Problem requirements: Rewrite the material below, swapping "horse's mane" for "horse's neck" and leaving everything else as it is.

Records for processing:

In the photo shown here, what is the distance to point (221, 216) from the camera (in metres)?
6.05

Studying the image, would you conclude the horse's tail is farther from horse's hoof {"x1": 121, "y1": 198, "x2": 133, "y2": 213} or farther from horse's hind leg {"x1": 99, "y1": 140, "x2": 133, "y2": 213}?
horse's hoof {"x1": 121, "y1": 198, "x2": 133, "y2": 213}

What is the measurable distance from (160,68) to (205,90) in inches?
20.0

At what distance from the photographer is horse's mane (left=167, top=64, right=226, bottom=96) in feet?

Result:
In the photo shown here, what is the distance to point (221, 216) from the camera (in metres)?
6.05

Studying the image, would you conclude the horse's tail is farther from horse's hoof {"x1": 121, "y1": 198, "x2": 133, "y2": 213} or farther from horse's hind leg {"x1": 99, "y1": 140, "x2": 133, "y2": 213}?
horse's hoof {"x1": 121, "y1": 198, "x2": 133, "y2": 213}

What is the measurable distance from (160,68) to (205,90) in inches?
20.0

At what distance from the photographer is horse's neck (left=167, top=64, right=226, bottom=96) in feet?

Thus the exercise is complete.